EnerNOC (Energy Network Operations Center) is an energy intelligence software provider with more than 1,300 employees in its Boston headquarters and international locations. The public firm helps global customers to efficiently consume energy. “Our mission is to change how the world uses energy, helping customers to improve profitability and visibility for better decision-making and sustainability by focusing on how they buy energy and when and how they use it,” says James Nichols, principal engineer and cloud architect at EnerNOC.
A regular user of Splunk (the company uses other DevOps tools and platforms as well, including AWS and Oracle), EnerNOC has fully automated monitoring in its perpetual drive to move past continuous delivery and on to continuous deployment.
Embedded in EnerNOC’s story of why it uses continuous development and continuous deployment models is a chapter on its move to fully automated monitoring.
EnerNOC DevOps Models
EnerNOC’s DevOps model is in constant transition toward full automation. Currently, it has fully automated deployment, fully automated monitoring and semi-automated quality assurance (QA), which pull the company’s continuous development approaches.
A change to “builds on commit” of smaller applications within the legacy software monolith at EnerNOC came hand in hand with further automation, targeting what the company calls “trustworthy continuous deployment,” Nichols says.
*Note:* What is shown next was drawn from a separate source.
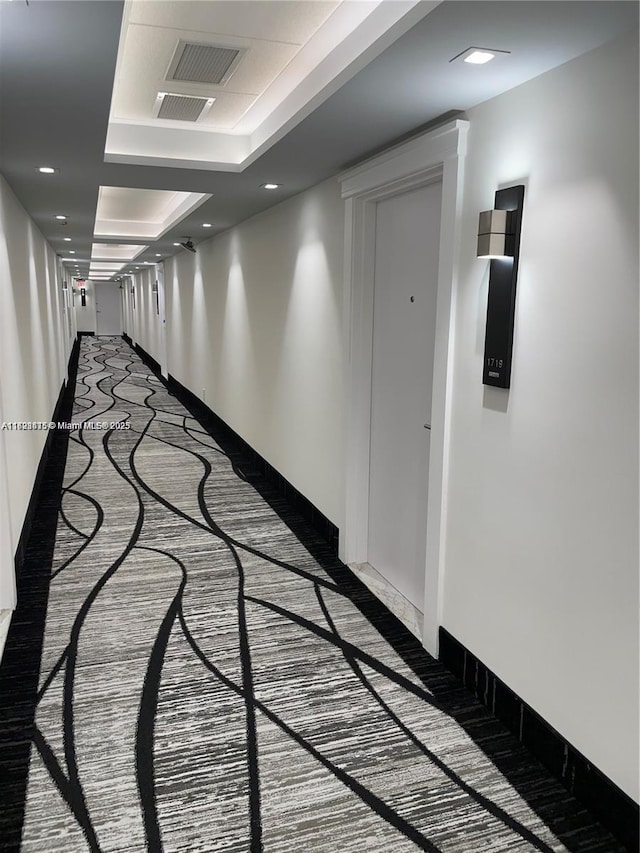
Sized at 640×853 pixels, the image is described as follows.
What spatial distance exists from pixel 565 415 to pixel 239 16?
6.74ft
That was the crux of EnerNOC extending itself into deployment automation.
Wherever the model is not fully automated and continuous in deployment, it remains continuous delivery. “Most of the variance between the approaches is due to aspects of the delivery pipeline that still have manual processes; these parts are usually comprised of the remaining manual testing procedures,” says Nichols.
Change Control Necessitates Two Models
EnerNOC develops and maintains mission-critical software that must pass through a change management approval process. This process includes communications within and across the company and customers, as well as user acceptance testing. This is where the manual testing comes in. Only at the end of this approval pipeline can EnerNOC pass the software baton into the hands of production.
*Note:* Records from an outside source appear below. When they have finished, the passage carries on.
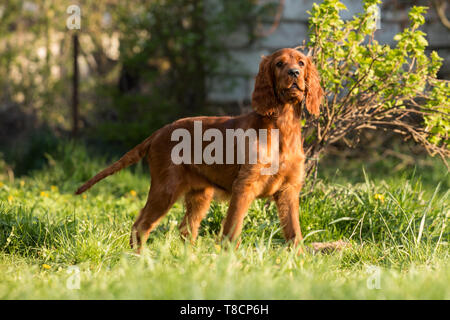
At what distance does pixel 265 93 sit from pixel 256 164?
45 centimetres

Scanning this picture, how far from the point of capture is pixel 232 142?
11.1 feet

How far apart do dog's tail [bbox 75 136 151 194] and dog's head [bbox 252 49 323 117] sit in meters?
0.84

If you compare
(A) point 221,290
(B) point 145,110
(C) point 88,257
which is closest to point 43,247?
(C) point 88,257

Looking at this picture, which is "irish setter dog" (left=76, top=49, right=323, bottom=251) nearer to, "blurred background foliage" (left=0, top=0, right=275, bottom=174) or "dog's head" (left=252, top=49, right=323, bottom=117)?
"dog's head" (left=252, top=49, right=323, bottom=117)

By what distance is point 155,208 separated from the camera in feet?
11.6

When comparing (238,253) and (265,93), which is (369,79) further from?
(238,253)

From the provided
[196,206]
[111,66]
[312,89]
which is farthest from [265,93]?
[111,66]

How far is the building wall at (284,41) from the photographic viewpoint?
7203 millimetres

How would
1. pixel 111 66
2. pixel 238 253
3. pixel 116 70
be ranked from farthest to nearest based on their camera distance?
pixel 111 66, pixel 116 70, pixel 238 253

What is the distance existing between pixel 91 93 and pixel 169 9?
2.24 m

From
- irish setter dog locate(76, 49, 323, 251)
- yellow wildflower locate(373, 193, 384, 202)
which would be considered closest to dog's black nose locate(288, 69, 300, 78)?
irish setter dog locate(76, 49, 323, 251)

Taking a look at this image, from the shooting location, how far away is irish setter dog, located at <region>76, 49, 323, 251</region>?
10.7 feet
Due to EnerNOC’s tightly yoked systems and the manual testing, change control remains, along with a mix of continuous development and semi-automation with fully automated continuous deployment. “DevOps is a cultural movement as well as a technical one, and so the existing model could evolve with the organization’s quality and maturity evolutions,” says Nichols. If the manual testing and the relationships between systems give way to more fully automated testing and more amenable relationships, QA could more closely embrace full automation.
Monitoring Challenges/Achievements
EnerNOC’s application diversity includes hybrid software with a foothold in the Amazon cloud, in EnerNOC’s data centers and on-premises. “We use three tiers on top of Oracle in the data center. In AWS, we use a combination of big data, cloud-friendly and serverless technologies,” says Nichols. Business transaction data traverses many machines that belong to service groups’ stakeholders. “The distributed, decentralized architecture makes troubleshooting, performance management, security operations and production operations challenging,” notes Nichols. Better monitoring was the answer.
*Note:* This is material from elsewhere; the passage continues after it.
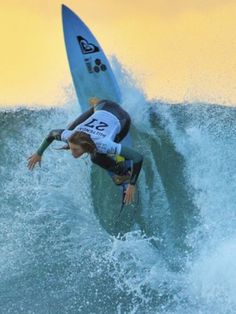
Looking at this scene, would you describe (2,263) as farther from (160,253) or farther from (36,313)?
(160,253)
EnerNOC wanted to offer nontechnical users easy access to systems-level monitoring data with transparency into the many systems through a single pane-of-glass dashboard with readily available system notices and troubleshooting abilities. “We would use Splunk to do this and then feedback everything we learned from using Splunk into driving our DevOps and engineering processes into the future,” he says.
The EnerNOC DevOps performance team built the dashboard that accompanied the Splunk service, ensuring it would register the performance metrics that are of value to the organization. The performance, product management and development teams maintain an awareness of the metrics and receive the related alerts. “The development team incorporates the ongoing metrics early in the development life cycle to improve application performance,” says Nichols.
EnerNOC first applied Splunk to web logs for operational capacity planning, then used Splunk to give the Ops team transparency into the function of its new real-time data product that was working in production. As new products came on board, the organization added them to Splunk to provide Ops teams with dashboards, at the urgent request of Ops team members.
Current Status: All Systems Good
EnerNOC applies Splunk to test and production systems for views into consistency and acceleration. “Splunk is our primary alerting infrastructure for low-level system metrics like CPU utilization as well as for complex business transactions that span multiple systems,” says Nichols. Splunk has eyes on application health, cluster state across machines, expected systems tasks and suspect or known-bad system behavior, as well as the presence or lack of any significant event.